Last week, I was getting a prescription filled alongside a woman waiting to have a flu shot when our polite conversation inadvertently veered toward Ebola.
At the dog park where I take Gordie most every morning, fellow dog walkers have definite opinions on whether to institute travel restrictions to and from West Africa, where the deadly outbreak has claimed over 3,000 lives and counting.
And when news came on Wednesday morning that Thomas Eric Duncan, the first case of Ebola diagnosed in the U.S., had died in a Dallas hospital, I questioned my daughter once again. Where was her friend Annie stationed for a year of volunteer service? “She’s in Georgetown, Guyana, Mom. SOUTH AMERICA,” the text read. “Not Africa.”
My deplorable geography acumen not withstanding, when a strange sounding, highly fatal virus that causes horror-movie-like bleeding from the eyes, nose and ears (and whose origins stem from bats, no less) becomes part of the daily lexicon, you have to wonder: is our ever-increasing concern merited? And are we concerned about the right things?
My flu shot lady had more than a pedestrian reason to be armed against infection. During a routine flight, she told me, she’d contracted MRSA. That staph infection had since led to no less than three autoimmune diseases. With her case history, she said she wasn’t trusting any official reports intended to decrease fear over Ebola. I could hardly blame her.
When I left, I was reminded of those surreal few weeks in the aftermath of 9/11. I remember Matt Lauer trying on a gas mask that made him look like a giant grasshopper. In retrospect, it seems absurd. And yet, only people who didn’t live through those unreal events would think us alarmists.

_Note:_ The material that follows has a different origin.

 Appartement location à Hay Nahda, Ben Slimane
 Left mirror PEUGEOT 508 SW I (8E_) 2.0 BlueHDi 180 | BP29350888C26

After all, on that horrible, horrible day, the sky really was falling and there were people in it.
To be sure, this is not a threat that can even be compared to 9/11. But the sight of Hazmat suits is still unmooring, as is news of Duncan’s death, the second patient in the U.S. now being treated in a Nebraska hospital, and the Spanish nursing assistant who, this week, became the first case of Ebola to be transmitted outside of West Africa. (They’ve had to euthanize her dog, for God’s sake).

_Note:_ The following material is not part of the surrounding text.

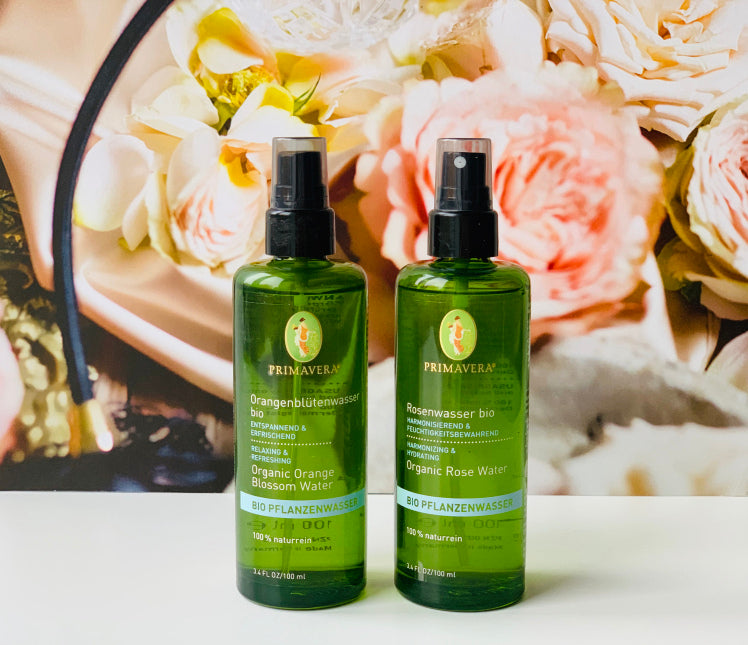 7 veidi kā lietot ziedūdeni!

In fact, a Pew poll out Monday — and this is before Duncan died — found 11 percent of Americans were “very worried” that they or a family member will be exposed to Ebola, while 21 percent are somewhat worried.
But to buy into fear mongering and hype, to be drawn to some news outlets’ affinity for “worst-case scenarios,” not only plays havoc with our own sense of well-being, it also sidelines what we really should be thinking about. And that is: what we can do to help alleviate the incredible suffering.
If we can raise millions in days via social media by pouring buckets of ice water over our heads, shouldn’t we be fundraising the hell out of our angst-ridden selves?
Just because we have the wherewithal, the science and the money to “stop the disease in its tracks” as CDC officials are so bent on assuring us, it does not mean we should simply breathe a sigh of relief and go back to our Facebook pages and selfies, sure to get good night’s sleep.
Consider this: in Monrovia, Liberia, fearful parents find out if their kids have died from Ebola by fingering a handwritten sign titled “Expired Patients List.”
Jim Yong Kim, president of the World Bank Group, wrote in the Huffington Post recently: “The knowledge and infrastructure to treat the sick and contain the virus exists in high- and middle-income countries. … Now thousands of people in these (other) countries are dying because, in the lottery of birth, they were born in the wrong place.”
That’s the kind of hype we should be buying into. There’s loads of worthy organizations out there that need our money: Unicef, Save the Children, World Vision, UN Foundations Ebola Response Fund. We may not be staring at an “Expired Patient’s List,” but we all go to sleep under the moon.